Un'operazione chirurgica all'apparato uditivo per (ri)cominciare una nuova vita, diversamente impervia da ciò che era prima. Bellissimo e spensierato - nell'accezione più dolce del termine - affresco in cui il regista "vive" assieme al protagonista un percorso formativo e di crescita. La naturalezza e la semplicità di sguardi e parole rendono puro ogni gesto. Coraggiosissimo nell'approccio minimale, spontaneo e rarefatto, Dardenniano... resta impresso il modo in cui si racconta il passaggio dall'adolescenza all'età adulta immersi in un non-luogo rifugio dell'anima, posto ideale dove "resettare" i sentimenti scavando nel proprio Io per cercare di scorgere un'altra persona, piena di speranza.
Reiterando a lungo ogni sequenza in attesa che esaurisca la sua carica rappresentativa, Comodin cerca di catturare un cinema incontaminato, mira a rigenerare la purezza delle immagini.
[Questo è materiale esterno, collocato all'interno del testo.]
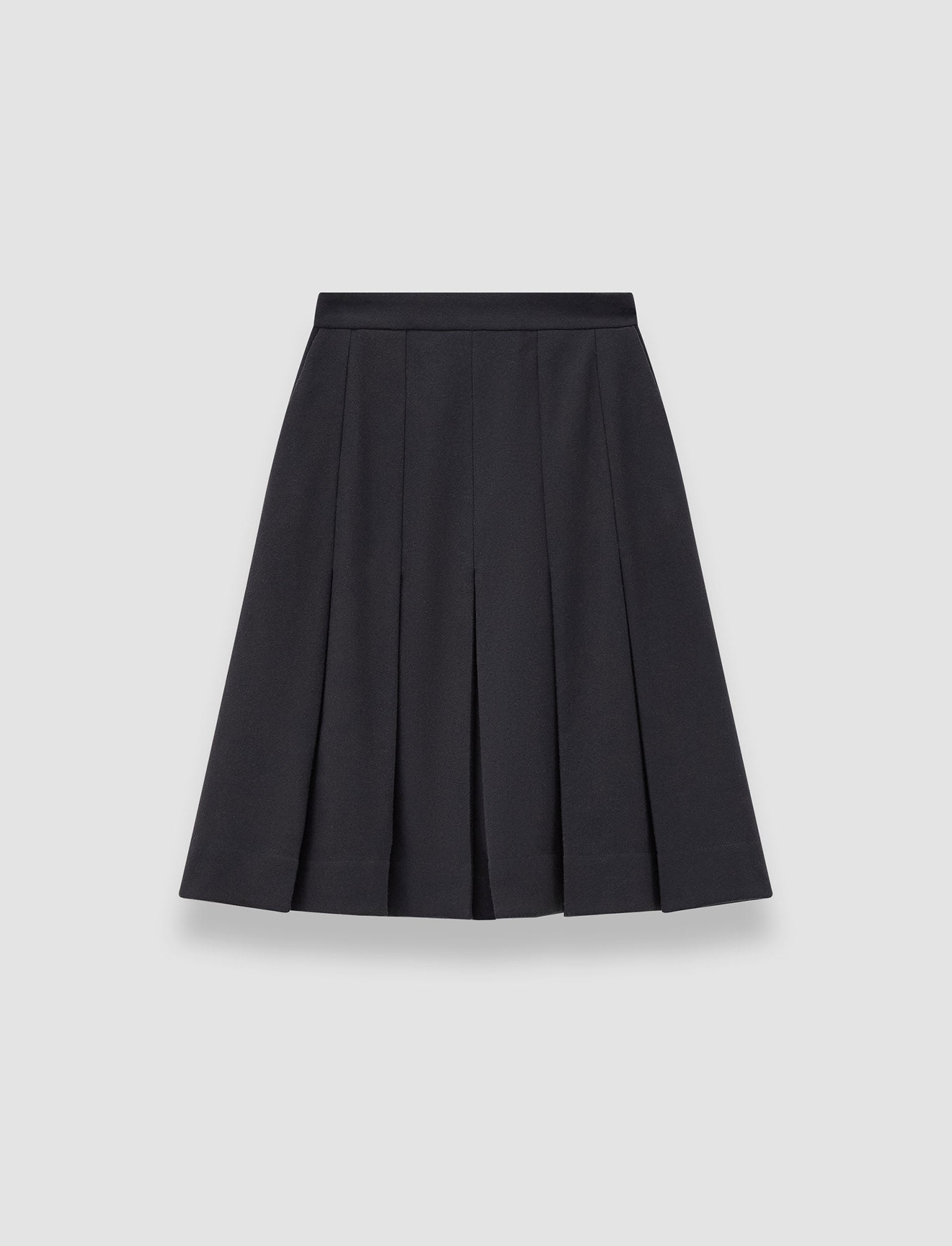grey-yanis-flannel-wool-long-shorts-JOSEPH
Ma davvero la spontaneità è più preziosa di una sua traduzione narrativa? Il film vive e soffre di questa antinomia senza trovare compimento, irrigidendosi nella scrittura di dialoghi che disattendendo la tensione costruita. Le intenzioni sono auliche e purissime, l'immersione atmosferica nella natura friulana incomparabile. Tra Rohmer, Van Sant, i Darden e le insidie della noia.
MEMORABILE: Quel rumore indistinguibile di acqua e vento.
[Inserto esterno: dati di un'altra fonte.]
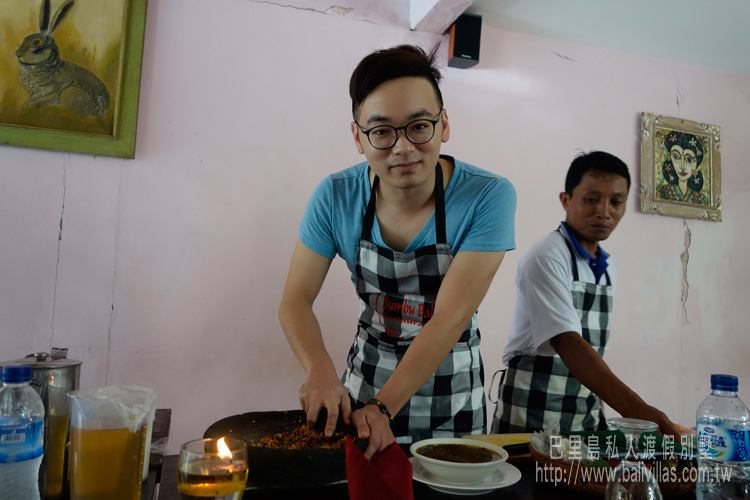 帥氣廚師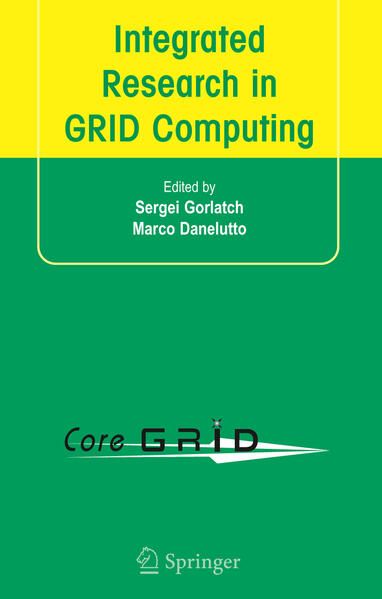 Produktbild: Integrated Research in GRID Computing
Un film che sta su una coppia di ragazzi, nel tempo di una estate, nel tempo della speranza per lui, di poter tornare a sentire normalmente, nel tempo della crescita, della mutazione di un'amicizia in un amore. Comodin segue i suoi protagonisti fra scene lunghissime di silenzio, di gioco innocente, di attesa: mai un sussulto che possa virare la storia verso altro. Ci si sofferma sulla quotidianità di un rapporto, in un ambiente rispettoso e silente. Tentativo poetico che poi si scontra con una messa in scena dilettantesca.
Va bene cercare di fare un cinema diverso e raccontare le emozioni attraverso pure sensazioni epidermiche in una deriva narrativa che privilegia l’improvvisazione. Ma qui sprofondiamo da una parte nel puro nulla, dall’altra nella presunzione cinéphile alla Frantzis: quella che porta la cinepresa a seguire il delirio di un sordomuto e della sua amica per boschi e fiumi, in lunghi inutili piani-sequenza incapaci di comunicare alcunché se non esternazioni isteriche e un po’ rimbambite: è così che si vogliono descrivere gli adolescenti? Autocompiaciuto.
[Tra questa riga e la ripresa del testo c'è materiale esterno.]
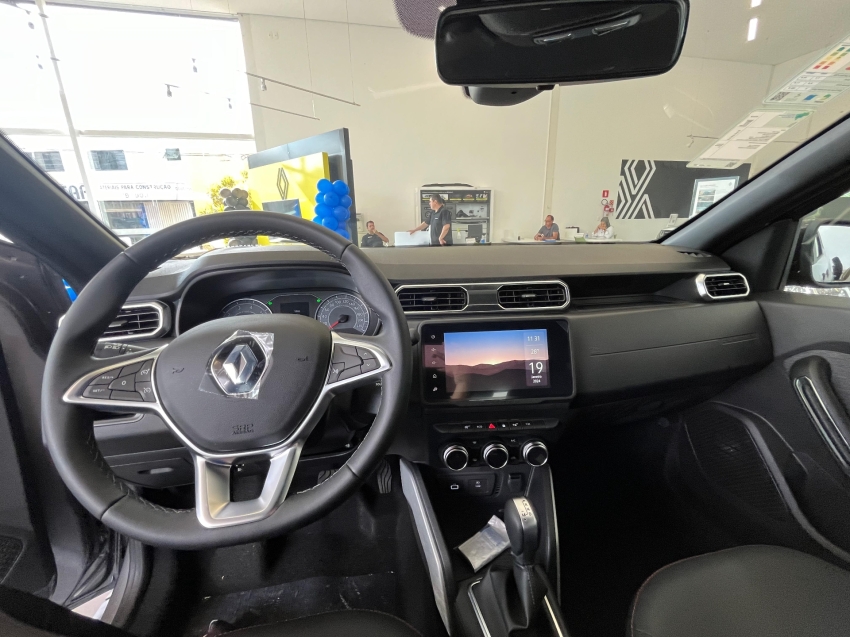 duster iconic plus 1.6 cvt8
Come nelle opere del maestro francese Rohmer, la Natura non è solo scenografia, ma diventa anch'essa vera e propria attrice che, attraverso il locus amenus (una solitaria riva del Tagliamento), partecipa ai giochi e alle confidenze di due amici d'infanzia. E asseconda la Natura anche la macchina da presa documentaristica di Comodin, lasciando che i sentimenti e le emozioni fluiscano puri, spontanei e autentici dalla quotidianità degli sguardi, dei gesti, dei dialoghi e persino degli epiteti e delle imprecazioni. Limpido e spensierato, rammenta anche un vecchio Siodmak & co.
MEMORABILE: La serata al luna park e il ballo tra Giacomo e Stefania.
Ragazzi diversamente abili filmati nella "banale" quotidianità e nella semplicità gestuale, dove si percepiscono anche le sensazioni più intime. Senza le gabbie della sceneggiatura, della verbosità e delle scenografie, con una luce naturale e le parole catturate direttamente dal vivo. E senza l'oppressione di psicologi, filosofi, assistenti sociali, insegnanti, genitori e della gente cosiddetta "normale". Liberi di agire e di esprimersi, con una adrenalina invidiabile, un'innocenza lontana dal mondo frenetico e il valore ritrovato delle piccole cose.
MEMORABILE: La dichiarazione d'amore della ragazza; Giacomo che suona la batteria, che sulla spiaggia del fiume esulta come fosse alle Maldive e che cita Predator.